Dan toch kunnen de oud-leerlingen, als huishoudkundigen of als dienstboden, in practijk brengen wat zij hebben geleerd. Voor haar gaan de huizen maar al te graag open. Hoe vreemd het ook moge klinken in deze tijd van werkloosheid, op dit gebied heeft, voor werkelijk goede krachten, nog nooit het harde “wij kunnen van uw diensten geen gebruik maken”, geklonken. Integendeel, het solliciteerende meisje hoort in het gretige: “kunt u zoo gauw mogelijk in betrekking komen?” van haar toekomstige mevrouw de opluchting, dat men nu toch werkelijk een, op het oog, handig en net meisje gevonden heeft.

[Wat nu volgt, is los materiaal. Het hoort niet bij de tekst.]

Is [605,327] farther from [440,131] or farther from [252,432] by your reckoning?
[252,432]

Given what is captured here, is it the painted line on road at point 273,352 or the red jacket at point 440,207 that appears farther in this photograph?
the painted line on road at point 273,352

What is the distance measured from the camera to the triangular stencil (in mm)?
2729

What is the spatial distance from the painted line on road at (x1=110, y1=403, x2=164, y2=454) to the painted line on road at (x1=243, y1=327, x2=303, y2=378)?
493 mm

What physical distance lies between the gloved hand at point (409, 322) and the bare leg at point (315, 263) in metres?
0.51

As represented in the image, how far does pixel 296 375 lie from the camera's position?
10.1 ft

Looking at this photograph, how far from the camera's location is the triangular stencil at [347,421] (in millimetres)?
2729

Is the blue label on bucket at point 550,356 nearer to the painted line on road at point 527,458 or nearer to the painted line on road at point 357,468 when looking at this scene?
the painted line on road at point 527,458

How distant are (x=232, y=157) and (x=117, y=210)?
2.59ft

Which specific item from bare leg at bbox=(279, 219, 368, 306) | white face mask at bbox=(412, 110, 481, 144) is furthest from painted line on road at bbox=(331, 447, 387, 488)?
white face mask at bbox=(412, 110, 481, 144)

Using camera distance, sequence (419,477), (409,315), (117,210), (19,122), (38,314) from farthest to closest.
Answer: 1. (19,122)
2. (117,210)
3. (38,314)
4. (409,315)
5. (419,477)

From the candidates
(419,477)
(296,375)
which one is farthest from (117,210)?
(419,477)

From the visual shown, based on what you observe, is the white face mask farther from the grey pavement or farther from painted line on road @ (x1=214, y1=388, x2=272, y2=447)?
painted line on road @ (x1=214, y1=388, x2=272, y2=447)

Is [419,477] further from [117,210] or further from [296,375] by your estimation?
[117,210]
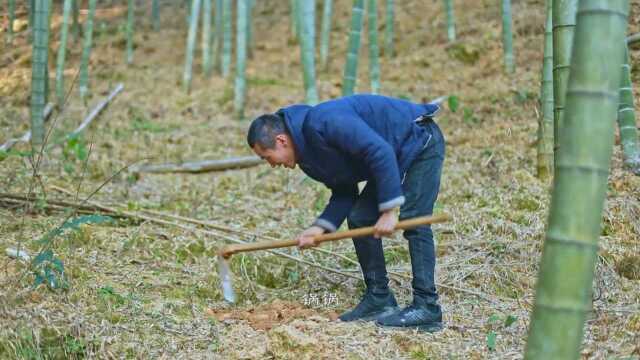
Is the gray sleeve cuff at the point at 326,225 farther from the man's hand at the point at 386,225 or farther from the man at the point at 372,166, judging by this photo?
the man's hand at the point at 386,225

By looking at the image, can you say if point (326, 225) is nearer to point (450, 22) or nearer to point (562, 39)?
point (562, 39)

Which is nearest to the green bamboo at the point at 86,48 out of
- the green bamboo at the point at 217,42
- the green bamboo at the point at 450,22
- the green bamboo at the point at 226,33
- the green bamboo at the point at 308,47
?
the green bamboo at the point at 226,33

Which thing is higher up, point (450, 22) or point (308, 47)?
point (450, 22)

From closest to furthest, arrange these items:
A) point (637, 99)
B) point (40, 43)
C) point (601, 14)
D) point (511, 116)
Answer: point (601, 14) < point (40, 43) < point (637, 99) < point (511, 116)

En soms klinkt in deze woorden óók de stille angst door: “Zou ik het nu eindelijk, na al die mislukkingen, goed getroffen hebben?”

Daarom zijn dezer dagen eens naar de directrice der Vrouwenarbeidsschool gestapt om over dit onderwerp haar oordeel te vragen.

Mevrouw H.G. Rinkes-Rutgers ontving ons in haar gezellige woning in de Kerkstraat. Haar belangstelling voor ons probleem hadden wij — hoe kan het ook anders wanneer men aan het hoofd van zooveel toekomstige huisvrouwtjes staat — onmiddelijk getrokken en met geestdrift vertelde zij ons van het werk van haar school en het vele, dat daarmede in nauw verband staat.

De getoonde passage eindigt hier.